Aujourd’hui quand les rues sont froides et que je ne sais où aller, je monte six étages dans un vieil immeuble parisien. Je frappe à une porte. Là, je sais que je serai accueillie. C’est un intérieur modeste où chaque chose a trouvé sa place. Il fait bon chez eux. Si je le désirais je pourrais m’endormir sur le divan. Quand j’arrive et que c’est l’hiver, ils se penchent pour ouvrir la porte du poêle et activer le feu. On sent qu’ici, chaque chose a son prix. On devine ce qu’a coûté le reps du divan, maintenant un peu usé, sur lequel j’aime passer la main. On sourit à la cretonne modeste des doubles rideaux, au voilage léger des fenêtres. Oui, tout est à sa place. L’oiseau jaune dans sa cage. La biscotte près d’un bol sur la toile cirée. Une présence très bonne se déplace sur les patins de feutre.

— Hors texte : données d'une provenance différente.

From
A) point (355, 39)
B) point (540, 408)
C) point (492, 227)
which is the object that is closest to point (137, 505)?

Une autre cherche des biscuits dans le buffet. Ce sont mes grands-parents d’adoption. Ceux que j’ai trouvés tard dans ma vie. Avec patience et opiniâtreté, ils construisent chaque journée. Quand je suis chez eux c’est pour apprendre que chaque chose vient en son temps. Ce sont des bâtisseurs.

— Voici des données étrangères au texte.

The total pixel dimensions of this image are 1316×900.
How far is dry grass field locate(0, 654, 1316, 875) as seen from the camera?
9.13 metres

Dans leur petite salle à manger tout chante. Les objets retrouvent leur intelligence. Une cafetière saisie par leurs mains n’est plus la même. On voit que l’anse en est fragile. On voit qu’elle est bleue. On voit qu’il faut en maintenir le couvercle quand on sert, afin qu’il ne tombe pas. Le café coule dans la tasse. On l’entend. Il fume. Des roses pâles plus loin, sur le buffet, se fanent. On entend presque tomber les pétales. Rien depuis l’enfance n’a égalé le charme doré de cette lumière qui pénètre doucement à travers les stores qu’on a un peu baissés. J’aime ces gens. Je me repose près d’eux. Parfois nous buvons du vin ensemble en riant. J’aime la peau de leurs mains. J’aime comme ils touchent les objets. Avec infiniment de soin, de délicatesse. Ce sont les gestes de la tendresse. D’abord ils avancent les mains et du bout des doigts effleurent légèrement le contour des choses, et les choses leur répondent comme elles répondent aux aveugles. C’est émouvant, un objet qui présente une usure toujours au même endroit. Des heures durant je resterais à contempler ceux qui travaillent de leurs mains. Cet acharnement. Cette tendresse qui ne veut pas lâcher. Ces mains de couturière, d’ébéniste, de raccomodeur de porcelaine, de cordonnier. J’aime les outils. J’aime la main qui s’ouvre pour recevoir un outil.
(…)

Parfois, le dimanche, après le repas familial, mon père revêtait son treillis. Il disait :
- bon, eh bien, je vais aller voir ce que deviennent mes plantations.. Qui veut venir avec moi arracher les mauvaises herbes ?…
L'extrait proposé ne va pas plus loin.